▸ Exercise requirements
Determine how many lines of the records below contain the string "pond", matching case exactly. Give only the number.

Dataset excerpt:
++++++++

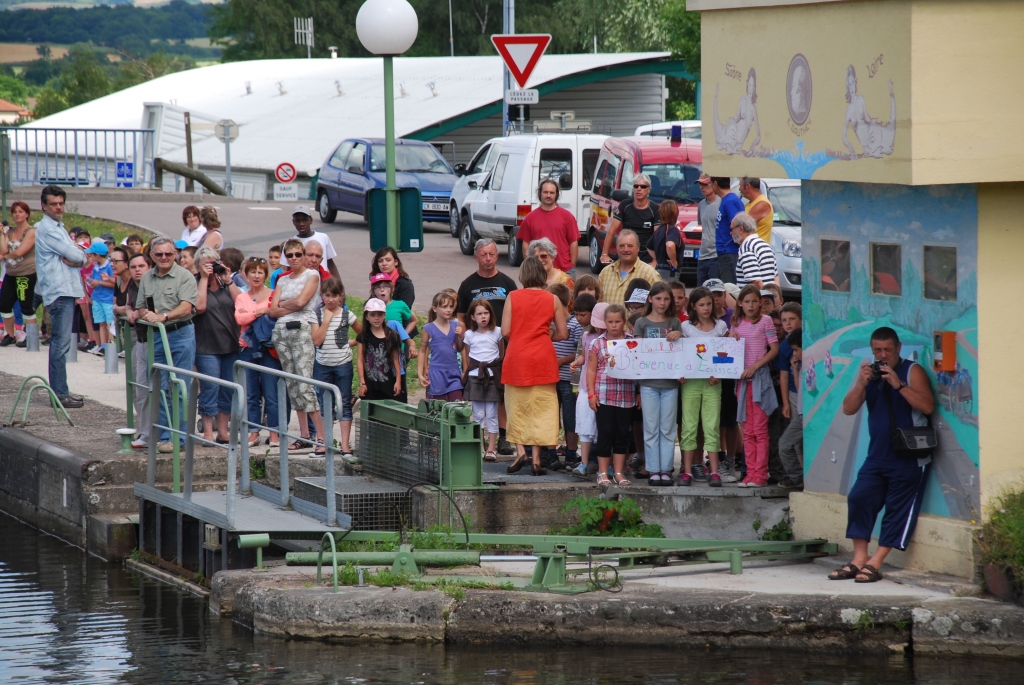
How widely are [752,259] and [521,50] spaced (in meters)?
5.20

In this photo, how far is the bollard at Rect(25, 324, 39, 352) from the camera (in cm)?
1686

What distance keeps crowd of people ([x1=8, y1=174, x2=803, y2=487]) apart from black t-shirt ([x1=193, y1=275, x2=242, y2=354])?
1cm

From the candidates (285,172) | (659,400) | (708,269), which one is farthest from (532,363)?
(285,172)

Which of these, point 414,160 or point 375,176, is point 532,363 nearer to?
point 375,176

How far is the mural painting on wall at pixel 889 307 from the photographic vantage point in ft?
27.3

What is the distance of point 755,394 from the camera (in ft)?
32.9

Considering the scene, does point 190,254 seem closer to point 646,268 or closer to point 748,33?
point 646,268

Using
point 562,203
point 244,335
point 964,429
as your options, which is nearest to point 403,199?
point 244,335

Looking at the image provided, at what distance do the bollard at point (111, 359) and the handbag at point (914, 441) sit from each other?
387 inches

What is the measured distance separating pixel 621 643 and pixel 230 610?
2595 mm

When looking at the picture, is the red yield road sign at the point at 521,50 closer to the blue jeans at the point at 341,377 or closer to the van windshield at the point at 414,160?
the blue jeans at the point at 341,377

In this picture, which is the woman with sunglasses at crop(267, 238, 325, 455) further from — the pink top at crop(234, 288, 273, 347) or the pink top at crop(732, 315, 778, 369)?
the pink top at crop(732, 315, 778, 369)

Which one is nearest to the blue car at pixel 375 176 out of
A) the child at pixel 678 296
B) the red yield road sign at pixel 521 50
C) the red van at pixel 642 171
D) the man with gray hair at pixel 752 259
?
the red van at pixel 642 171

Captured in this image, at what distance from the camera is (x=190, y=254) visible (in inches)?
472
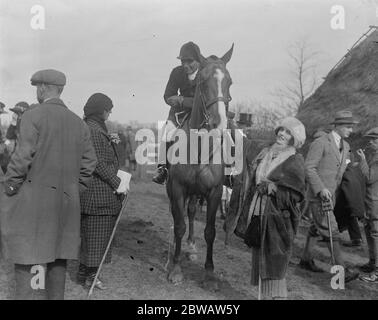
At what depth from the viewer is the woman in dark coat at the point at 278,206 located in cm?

++++++++

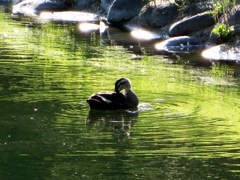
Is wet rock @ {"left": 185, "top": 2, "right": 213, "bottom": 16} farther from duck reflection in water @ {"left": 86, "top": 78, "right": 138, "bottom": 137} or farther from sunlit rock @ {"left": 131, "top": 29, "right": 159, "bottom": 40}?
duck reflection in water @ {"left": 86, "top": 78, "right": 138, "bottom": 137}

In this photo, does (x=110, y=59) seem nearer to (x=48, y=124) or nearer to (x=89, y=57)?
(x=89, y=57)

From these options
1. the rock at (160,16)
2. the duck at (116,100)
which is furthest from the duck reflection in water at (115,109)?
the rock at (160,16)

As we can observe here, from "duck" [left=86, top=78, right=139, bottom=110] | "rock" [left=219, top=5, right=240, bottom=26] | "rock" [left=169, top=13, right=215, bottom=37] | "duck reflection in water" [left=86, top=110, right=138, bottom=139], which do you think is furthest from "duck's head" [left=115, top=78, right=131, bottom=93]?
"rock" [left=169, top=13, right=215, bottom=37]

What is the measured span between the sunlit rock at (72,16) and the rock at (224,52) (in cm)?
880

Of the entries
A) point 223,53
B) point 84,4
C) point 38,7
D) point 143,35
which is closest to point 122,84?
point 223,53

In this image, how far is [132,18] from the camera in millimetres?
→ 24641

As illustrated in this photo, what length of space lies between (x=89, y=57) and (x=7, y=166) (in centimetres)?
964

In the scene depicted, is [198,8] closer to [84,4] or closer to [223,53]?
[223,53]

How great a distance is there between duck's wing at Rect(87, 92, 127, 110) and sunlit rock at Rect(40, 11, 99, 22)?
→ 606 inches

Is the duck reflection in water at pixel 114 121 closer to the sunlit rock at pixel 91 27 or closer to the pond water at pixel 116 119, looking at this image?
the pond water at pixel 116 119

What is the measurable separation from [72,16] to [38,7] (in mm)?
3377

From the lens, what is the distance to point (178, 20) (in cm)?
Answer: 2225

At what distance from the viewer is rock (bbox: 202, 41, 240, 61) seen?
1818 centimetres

++++++++

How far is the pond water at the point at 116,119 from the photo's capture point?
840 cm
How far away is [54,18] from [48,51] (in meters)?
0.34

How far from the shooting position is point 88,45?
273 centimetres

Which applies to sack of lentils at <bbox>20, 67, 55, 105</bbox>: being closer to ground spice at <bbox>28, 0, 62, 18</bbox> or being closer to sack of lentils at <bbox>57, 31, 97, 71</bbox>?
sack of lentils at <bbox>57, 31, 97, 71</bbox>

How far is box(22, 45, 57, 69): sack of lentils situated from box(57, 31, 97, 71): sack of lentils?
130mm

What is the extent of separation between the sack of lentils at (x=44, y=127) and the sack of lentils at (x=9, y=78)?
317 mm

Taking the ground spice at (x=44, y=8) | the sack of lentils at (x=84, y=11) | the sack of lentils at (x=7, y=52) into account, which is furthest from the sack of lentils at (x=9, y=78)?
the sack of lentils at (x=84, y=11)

++++++++

▸ Answer to this task
3